GOAL | Count the lines of the records below that contain the word "building", and give only that number.

** begin **

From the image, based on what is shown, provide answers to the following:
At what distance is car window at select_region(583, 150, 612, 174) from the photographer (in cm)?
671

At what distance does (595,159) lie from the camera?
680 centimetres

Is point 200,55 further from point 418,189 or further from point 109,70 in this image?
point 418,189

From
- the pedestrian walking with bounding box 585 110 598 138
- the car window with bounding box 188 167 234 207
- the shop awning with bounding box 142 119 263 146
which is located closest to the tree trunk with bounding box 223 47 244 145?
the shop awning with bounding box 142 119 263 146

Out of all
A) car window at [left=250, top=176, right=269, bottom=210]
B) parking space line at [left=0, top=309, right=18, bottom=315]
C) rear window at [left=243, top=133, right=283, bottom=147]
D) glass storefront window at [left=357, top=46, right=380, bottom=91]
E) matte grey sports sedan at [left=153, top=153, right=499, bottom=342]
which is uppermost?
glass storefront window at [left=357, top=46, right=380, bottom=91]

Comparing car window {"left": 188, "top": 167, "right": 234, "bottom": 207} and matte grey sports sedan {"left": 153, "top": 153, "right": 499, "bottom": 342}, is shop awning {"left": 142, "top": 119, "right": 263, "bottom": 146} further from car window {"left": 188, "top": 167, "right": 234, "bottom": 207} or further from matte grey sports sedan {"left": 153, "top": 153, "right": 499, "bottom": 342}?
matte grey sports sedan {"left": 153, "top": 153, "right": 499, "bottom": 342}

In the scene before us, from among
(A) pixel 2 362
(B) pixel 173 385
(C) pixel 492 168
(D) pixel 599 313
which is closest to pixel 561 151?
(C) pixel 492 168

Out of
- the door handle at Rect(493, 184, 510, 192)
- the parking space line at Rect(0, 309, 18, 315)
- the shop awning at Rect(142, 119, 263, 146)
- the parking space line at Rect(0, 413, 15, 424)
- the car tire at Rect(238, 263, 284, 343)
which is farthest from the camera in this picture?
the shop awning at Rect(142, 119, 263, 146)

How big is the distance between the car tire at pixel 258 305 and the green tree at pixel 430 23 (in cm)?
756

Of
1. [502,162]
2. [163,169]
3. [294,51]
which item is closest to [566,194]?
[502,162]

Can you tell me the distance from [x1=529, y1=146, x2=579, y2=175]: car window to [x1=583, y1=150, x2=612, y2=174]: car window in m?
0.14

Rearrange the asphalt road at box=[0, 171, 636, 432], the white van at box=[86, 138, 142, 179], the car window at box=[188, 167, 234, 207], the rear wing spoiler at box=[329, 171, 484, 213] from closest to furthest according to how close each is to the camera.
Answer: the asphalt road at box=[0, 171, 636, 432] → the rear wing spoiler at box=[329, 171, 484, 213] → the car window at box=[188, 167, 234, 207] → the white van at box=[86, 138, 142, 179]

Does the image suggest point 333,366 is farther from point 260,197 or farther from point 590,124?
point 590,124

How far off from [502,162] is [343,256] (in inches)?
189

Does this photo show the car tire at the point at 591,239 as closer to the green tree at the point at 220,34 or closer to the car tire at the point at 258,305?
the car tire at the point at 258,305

** end **
** begin **

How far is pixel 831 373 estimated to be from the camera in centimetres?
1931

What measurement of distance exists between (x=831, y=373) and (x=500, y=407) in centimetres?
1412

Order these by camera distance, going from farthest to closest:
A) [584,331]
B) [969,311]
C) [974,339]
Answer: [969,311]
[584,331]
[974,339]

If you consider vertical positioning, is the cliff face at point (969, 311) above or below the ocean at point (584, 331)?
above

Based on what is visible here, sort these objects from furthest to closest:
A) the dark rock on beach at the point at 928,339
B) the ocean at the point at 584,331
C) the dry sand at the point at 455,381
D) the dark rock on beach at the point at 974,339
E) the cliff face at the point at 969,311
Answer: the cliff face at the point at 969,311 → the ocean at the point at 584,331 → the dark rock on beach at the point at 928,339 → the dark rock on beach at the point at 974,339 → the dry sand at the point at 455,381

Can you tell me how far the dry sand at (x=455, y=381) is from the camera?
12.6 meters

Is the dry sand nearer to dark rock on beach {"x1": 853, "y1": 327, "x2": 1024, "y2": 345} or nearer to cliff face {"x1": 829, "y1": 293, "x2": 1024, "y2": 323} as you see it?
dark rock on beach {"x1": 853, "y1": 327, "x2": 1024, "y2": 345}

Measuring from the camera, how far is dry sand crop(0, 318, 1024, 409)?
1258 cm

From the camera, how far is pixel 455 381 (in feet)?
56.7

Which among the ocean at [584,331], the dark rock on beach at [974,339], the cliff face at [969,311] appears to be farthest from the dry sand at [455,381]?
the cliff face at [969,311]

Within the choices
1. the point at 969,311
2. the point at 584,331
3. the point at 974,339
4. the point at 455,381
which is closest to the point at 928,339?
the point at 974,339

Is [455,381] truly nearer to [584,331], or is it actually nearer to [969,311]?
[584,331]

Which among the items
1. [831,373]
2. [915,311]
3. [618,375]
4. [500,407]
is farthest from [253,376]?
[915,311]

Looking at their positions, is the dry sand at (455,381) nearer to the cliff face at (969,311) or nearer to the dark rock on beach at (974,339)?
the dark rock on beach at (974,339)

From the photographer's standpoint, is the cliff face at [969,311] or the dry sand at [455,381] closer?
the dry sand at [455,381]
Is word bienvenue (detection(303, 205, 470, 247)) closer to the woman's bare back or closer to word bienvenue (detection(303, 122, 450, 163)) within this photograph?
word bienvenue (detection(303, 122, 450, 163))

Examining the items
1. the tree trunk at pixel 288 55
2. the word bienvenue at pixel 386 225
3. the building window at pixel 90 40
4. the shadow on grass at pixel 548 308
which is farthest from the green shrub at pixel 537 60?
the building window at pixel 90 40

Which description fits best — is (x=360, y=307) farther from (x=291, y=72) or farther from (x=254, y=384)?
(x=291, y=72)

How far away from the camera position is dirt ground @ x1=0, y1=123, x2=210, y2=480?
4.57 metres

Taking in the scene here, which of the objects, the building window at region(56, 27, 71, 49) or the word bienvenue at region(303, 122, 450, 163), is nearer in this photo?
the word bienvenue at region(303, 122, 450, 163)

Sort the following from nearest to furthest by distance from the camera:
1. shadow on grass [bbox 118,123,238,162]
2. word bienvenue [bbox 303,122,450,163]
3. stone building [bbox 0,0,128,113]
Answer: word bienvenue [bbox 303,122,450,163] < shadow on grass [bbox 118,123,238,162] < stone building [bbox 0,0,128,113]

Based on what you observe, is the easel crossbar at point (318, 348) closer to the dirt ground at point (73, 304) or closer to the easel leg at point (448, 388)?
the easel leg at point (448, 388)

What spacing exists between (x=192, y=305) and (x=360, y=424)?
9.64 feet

** end **
** begin **

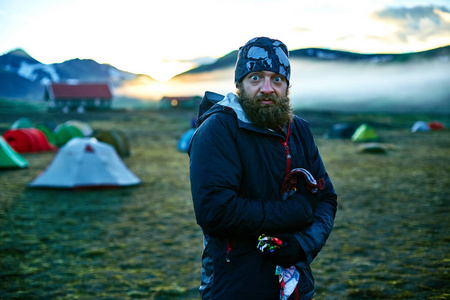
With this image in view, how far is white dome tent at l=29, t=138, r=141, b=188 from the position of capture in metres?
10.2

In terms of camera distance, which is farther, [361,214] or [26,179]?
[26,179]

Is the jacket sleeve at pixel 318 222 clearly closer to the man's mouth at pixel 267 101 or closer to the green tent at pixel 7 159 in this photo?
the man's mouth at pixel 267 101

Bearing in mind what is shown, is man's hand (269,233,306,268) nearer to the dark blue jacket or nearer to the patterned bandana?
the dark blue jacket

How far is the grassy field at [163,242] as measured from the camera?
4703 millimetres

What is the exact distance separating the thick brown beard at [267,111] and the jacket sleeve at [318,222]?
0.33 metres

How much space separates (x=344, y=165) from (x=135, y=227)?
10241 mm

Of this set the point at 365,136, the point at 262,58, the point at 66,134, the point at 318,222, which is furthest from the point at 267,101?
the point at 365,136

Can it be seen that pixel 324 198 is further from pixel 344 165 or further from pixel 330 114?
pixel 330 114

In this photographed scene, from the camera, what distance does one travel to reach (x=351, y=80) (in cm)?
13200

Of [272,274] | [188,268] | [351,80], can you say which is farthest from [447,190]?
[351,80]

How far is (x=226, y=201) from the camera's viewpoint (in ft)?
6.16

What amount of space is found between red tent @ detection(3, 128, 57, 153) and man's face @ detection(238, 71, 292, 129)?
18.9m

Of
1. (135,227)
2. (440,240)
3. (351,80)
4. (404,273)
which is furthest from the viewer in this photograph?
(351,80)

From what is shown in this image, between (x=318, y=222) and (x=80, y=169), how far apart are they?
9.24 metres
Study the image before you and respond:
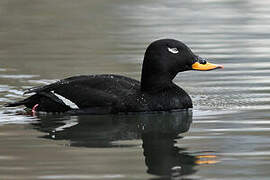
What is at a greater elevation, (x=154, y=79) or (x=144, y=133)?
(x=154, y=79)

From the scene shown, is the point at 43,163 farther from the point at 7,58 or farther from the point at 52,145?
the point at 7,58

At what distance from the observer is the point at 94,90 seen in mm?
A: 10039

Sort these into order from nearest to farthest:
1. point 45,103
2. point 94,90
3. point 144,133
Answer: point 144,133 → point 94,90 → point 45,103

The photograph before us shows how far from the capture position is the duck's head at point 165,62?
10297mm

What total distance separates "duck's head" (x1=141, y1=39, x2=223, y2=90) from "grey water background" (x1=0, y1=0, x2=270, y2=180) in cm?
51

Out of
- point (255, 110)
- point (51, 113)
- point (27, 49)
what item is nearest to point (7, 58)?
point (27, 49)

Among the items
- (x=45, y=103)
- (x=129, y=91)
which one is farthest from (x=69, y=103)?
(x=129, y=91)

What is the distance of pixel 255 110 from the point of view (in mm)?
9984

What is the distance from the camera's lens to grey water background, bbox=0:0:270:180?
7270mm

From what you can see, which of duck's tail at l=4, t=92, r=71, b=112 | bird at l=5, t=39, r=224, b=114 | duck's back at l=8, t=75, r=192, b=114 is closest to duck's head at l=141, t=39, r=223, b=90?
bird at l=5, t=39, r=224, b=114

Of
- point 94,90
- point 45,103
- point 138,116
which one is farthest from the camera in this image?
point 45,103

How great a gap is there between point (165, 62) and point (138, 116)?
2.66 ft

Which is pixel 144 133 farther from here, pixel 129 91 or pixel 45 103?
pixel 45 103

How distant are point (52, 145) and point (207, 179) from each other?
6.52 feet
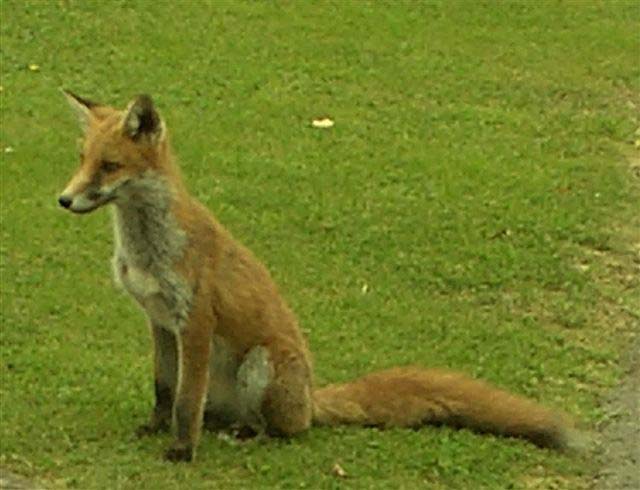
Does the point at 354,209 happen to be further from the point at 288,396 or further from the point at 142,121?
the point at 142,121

** end **

TASK OUTPUT | 5